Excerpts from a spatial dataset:
----------

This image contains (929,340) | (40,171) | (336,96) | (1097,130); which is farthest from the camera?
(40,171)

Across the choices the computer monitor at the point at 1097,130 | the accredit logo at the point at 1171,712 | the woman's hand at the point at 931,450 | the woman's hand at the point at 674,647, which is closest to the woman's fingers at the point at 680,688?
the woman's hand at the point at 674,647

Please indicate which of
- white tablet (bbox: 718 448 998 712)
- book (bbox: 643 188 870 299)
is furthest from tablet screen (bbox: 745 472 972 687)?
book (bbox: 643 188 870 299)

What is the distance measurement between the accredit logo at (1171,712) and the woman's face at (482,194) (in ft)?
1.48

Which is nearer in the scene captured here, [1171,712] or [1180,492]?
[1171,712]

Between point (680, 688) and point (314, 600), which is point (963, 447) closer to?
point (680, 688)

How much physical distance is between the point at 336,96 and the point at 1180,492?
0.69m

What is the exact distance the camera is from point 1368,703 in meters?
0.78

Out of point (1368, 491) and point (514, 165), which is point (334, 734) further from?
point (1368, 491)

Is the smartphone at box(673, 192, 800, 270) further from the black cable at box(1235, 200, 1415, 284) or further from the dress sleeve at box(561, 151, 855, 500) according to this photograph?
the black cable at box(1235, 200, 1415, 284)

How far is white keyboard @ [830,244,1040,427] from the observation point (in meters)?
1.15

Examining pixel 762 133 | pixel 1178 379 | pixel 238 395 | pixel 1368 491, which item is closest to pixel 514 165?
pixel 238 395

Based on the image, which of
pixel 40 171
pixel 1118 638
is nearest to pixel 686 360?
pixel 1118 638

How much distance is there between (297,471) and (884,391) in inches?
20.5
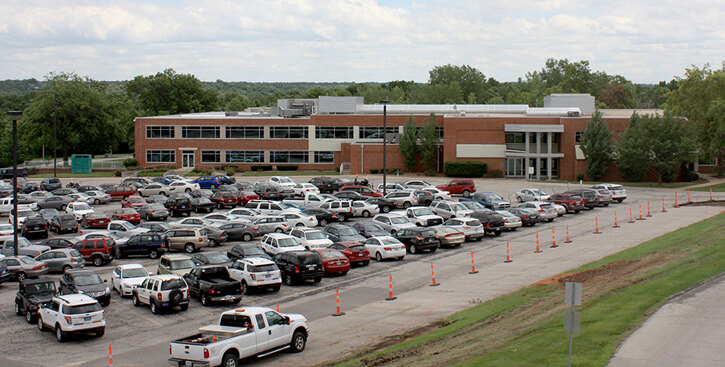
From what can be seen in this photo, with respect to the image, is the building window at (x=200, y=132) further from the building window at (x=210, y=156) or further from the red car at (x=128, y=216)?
the red car at (x=128, y=216)

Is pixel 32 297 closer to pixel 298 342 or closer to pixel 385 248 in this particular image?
pixel 298 342

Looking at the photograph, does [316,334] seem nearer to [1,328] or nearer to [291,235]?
[1,328]

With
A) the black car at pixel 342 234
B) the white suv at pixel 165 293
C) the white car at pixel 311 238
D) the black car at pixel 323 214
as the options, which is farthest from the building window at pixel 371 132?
the white suv at pixel 165 293

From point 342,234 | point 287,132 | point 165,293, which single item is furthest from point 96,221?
point 287,132

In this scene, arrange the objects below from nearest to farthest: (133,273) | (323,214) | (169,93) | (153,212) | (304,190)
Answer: (133,273) < (323,214) < (153,212) < (304,190) < (169,93)

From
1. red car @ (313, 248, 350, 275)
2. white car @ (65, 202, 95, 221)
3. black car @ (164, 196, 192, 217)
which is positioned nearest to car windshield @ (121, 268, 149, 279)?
red car @ (313, 248, 350, 275)

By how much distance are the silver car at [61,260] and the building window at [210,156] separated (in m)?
54.7

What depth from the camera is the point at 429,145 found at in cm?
7762

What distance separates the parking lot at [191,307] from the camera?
21.2 m

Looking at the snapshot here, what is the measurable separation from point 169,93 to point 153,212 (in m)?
91.1

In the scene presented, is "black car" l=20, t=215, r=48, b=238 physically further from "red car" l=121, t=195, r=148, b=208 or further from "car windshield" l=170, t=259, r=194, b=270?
"car windshield" l=170, t=259, r=194, b=270

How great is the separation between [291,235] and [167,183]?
3082 cm

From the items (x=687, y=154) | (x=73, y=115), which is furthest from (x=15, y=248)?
(x=73, y=115)

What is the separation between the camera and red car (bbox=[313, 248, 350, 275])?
3064 centimetres
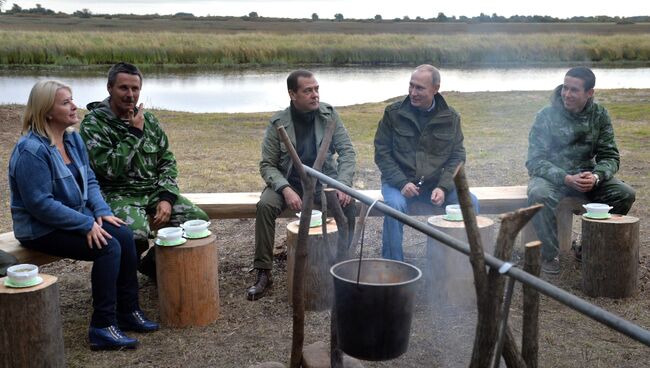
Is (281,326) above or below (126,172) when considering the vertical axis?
below

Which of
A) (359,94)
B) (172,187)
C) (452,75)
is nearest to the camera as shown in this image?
(172,187)

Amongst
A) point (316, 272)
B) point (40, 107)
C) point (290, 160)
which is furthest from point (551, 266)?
point (40, 107)

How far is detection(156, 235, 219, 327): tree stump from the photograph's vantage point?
157 inches

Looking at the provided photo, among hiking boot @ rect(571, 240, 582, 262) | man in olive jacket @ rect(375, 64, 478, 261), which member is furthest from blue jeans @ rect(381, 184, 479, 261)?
hiking boot @ rect(571, 240, 582, 262)

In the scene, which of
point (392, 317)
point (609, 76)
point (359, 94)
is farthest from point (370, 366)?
point (609, 76)

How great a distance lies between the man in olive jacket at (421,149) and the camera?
4742 millimetres

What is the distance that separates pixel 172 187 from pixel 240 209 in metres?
0.57

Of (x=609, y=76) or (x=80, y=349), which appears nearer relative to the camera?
(x=80, y=349)

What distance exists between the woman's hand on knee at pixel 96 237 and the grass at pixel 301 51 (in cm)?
2745

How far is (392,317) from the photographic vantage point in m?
2.51

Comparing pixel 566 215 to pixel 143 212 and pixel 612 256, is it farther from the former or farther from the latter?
pixel 143 212

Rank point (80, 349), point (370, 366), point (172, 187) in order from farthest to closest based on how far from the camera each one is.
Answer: point (172, 187) < point (80, 349) < point (370, 366)

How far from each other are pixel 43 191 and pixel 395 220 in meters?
2.10

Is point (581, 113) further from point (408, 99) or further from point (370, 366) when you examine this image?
point (370, 366)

----------

> **Given task**: Write out again, unchanged, every line from the line containing "How far is detection(156, 235, 219, 327): tree" to the final line of the material above.

> **Answer to this problem**:
How far is detection(156, 235, 219, 327): tree stump from the photograph's vantage point?
157 inches

Looking at the provided photo, among hiking boot @ rect(571, 240, 582, 262) | man in olive jacket @ rect(375, 64, 478, 261), which member is furthest from blue jeans @ rect(381, 184, 479, 261)?
hiking boot @ rect(571, 240, 582, 262)

In the scene, which of
point (392, 317)
point (609, 76)
point (359, 94)
is farthest from point (370, 366)?
point (609, 76)

How great a distance lies between the man in olive jacket at (421,149) and the camera?
4742 millimetres

What is the distance that separates pixel 172 187 from pixel 240 209 in metres?
0.57

Of (x=609, y=76) or (x=80, y=349), which appears nearer relative to the camera?
(x=80, y=349)

What distance exists between the woman's hand on knee at pixel 96 237 and the grass at pixel 301 51 (in cm)?
2745

How far is (392,317) from the photographic vantage point in m?
2.51

Comparing pixel 566 215 to pixel 143 212 and pixel 612 256, is it farther from the former or farther from the latter?
pixel 143 212

Rank point (80, 349), point (370, 366), point (172, 187) in order from farthest to closest based on how far from the camera each one is.
Answer: point (172, 187) < point (80, 349) < point (370, 366)

How far from each other are pixel 43 191 and pixel 395 220 in meters?
2.10

Is point (581, 113) further from point (408, 99) or further from point (370, 366) when you examine this image?
point (370, 366)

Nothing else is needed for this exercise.